Task prompt:
What do the lines say from the one containing "Looking at this" to the end of the records? Restate them word for word, and only those.

Dataset:
+--

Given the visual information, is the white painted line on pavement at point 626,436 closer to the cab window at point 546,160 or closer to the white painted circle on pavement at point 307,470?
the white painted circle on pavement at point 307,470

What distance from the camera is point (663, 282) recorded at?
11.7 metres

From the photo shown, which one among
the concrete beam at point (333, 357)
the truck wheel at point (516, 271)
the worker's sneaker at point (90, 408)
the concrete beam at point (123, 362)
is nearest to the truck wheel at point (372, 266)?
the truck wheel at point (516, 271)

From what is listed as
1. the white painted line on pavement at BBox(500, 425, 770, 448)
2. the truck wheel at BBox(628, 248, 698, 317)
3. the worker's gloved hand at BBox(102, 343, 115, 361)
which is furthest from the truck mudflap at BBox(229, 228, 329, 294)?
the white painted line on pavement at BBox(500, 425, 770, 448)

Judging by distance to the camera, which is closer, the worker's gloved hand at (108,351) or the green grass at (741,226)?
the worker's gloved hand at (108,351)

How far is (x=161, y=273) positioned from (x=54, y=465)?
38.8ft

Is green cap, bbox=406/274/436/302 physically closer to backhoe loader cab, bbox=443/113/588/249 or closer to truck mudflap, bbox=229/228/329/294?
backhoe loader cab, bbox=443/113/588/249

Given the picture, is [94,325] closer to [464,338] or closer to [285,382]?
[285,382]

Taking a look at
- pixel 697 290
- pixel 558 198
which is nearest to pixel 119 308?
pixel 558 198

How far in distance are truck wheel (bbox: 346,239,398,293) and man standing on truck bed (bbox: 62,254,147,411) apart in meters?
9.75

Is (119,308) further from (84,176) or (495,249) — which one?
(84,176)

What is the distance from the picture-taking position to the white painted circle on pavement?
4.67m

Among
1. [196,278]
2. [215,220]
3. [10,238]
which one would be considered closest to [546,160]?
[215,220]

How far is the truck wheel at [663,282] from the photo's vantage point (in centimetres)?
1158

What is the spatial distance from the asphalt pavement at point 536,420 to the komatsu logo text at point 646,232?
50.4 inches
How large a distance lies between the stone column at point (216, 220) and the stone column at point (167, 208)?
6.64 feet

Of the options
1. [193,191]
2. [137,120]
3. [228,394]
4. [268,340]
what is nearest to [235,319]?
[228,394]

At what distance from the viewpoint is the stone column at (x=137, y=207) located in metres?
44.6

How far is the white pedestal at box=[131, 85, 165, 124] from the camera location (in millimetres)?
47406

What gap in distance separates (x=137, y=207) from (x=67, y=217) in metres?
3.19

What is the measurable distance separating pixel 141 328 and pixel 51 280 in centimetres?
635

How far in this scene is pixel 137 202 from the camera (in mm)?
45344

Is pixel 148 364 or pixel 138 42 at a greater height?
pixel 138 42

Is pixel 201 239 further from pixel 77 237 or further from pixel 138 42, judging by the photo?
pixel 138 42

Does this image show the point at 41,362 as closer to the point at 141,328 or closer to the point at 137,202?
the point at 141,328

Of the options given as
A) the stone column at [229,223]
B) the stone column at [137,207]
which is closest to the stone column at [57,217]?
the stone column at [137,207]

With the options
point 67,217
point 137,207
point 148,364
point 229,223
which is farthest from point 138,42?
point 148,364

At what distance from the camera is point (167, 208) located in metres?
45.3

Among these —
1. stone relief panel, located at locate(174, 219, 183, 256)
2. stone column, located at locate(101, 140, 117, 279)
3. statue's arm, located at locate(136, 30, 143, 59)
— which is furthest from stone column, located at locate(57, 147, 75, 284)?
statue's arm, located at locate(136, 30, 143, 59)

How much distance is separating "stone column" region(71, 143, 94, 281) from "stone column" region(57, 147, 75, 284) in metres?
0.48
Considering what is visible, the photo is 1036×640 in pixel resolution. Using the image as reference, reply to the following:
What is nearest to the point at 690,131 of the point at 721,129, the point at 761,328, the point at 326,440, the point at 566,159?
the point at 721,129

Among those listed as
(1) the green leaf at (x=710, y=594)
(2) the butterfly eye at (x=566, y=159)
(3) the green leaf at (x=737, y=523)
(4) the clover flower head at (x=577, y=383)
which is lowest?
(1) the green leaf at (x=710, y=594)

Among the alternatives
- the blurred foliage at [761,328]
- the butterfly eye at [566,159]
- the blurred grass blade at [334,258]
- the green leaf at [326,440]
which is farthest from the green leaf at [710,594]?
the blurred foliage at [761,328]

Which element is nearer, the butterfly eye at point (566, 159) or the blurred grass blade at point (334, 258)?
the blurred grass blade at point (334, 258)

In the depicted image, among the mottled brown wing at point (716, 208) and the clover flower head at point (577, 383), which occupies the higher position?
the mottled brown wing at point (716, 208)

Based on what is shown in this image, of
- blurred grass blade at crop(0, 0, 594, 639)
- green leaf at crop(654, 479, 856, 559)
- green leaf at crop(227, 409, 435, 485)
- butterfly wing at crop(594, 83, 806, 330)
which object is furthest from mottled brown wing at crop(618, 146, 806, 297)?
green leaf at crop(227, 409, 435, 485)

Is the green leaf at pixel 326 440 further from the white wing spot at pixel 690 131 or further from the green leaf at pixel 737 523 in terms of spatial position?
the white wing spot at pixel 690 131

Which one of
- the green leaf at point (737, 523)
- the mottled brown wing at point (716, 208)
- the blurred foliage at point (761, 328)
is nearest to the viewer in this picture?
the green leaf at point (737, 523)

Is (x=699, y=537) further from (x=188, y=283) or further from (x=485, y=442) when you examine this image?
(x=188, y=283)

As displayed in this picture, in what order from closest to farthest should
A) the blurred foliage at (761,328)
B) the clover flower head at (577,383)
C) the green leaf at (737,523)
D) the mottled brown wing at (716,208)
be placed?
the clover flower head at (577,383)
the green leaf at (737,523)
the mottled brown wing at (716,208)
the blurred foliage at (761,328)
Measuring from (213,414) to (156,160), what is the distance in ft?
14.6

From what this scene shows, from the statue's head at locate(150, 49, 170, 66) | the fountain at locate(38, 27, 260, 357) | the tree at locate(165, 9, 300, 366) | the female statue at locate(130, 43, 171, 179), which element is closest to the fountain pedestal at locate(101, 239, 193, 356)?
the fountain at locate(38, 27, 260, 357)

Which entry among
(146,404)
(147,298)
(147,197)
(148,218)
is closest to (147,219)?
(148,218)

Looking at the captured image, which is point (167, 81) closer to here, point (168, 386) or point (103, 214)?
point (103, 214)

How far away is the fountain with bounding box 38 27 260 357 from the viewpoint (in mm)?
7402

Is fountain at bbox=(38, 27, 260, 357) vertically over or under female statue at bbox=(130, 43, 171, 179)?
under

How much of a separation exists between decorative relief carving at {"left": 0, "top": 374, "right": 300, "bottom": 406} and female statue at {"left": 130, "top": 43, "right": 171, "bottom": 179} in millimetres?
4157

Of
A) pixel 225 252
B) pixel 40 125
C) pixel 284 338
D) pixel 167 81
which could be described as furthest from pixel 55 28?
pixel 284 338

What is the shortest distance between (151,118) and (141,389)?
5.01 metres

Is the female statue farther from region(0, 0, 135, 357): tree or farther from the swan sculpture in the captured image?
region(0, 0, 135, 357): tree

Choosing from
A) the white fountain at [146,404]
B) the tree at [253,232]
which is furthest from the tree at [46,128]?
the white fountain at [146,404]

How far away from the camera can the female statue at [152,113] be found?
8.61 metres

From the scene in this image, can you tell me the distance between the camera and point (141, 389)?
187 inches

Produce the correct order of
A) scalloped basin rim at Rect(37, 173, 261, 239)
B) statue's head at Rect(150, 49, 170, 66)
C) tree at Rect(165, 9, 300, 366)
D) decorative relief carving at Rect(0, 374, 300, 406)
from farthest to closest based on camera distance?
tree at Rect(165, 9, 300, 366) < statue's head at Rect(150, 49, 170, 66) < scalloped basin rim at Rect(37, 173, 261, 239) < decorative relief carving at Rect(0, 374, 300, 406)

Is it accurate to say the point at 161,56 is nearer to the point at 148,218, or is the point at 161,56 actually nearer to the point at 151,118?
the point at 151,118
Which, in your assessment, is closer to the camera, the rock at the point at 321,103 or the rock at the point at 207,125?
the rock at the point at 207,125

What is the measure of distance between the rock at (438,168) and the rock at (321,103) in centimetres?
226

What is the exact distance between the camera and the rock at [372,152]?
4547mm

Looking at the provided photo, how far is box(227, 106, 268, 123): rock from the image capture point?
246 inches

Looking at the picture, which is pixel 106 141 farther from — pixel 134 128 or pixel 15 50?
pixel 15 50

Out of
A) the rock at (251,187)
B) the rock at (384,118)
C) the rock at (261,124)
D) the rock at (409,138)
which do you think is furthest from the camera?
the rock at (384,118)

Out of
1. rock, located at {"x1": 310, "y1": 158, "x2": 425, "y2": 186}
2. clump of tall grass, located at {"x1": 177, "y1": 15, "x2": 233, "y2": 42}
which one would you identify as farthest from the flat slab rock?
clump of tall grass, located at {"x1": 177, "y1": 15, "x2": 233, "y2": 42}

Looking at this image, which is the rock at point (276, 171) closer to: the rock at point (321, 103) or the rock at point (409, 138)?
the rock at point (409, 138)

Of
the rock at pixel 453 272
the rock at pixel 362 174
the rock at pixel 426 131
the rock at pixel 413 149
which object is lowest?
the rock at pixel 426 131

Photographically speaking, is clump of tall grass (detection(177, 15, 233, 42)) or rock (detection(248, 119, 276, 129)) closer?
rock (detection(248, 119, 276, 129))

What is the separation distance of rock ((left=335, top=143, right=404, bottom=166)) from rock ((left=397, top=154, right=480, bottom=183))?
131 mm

+--

Result of this exercise:
Looking at this image, which is the rock at point (276, 171) closer to: the rock at point (321, 103) or the rock at point (409, 138)?
the rock at point (409, 138)

Of
the rock at pixel 453 272
the rock at pixel 362 174
the rock at pixel 426 131
the rock at pixel 413 149
which object is lowest?
the rock at pixel 426 131

Photographically speaking, is clump of tall grass (detection(177, 15, 233, 42)) or rock (detection(248, 119, 276, 129)) closer?
rock (detection(248, 119, 276, 129))

What is the separation distance of rock ((left=335, top=143, right=404, bottom=166)) from rock ((left=397, top=154, right=480, bottom=183))?
131 mm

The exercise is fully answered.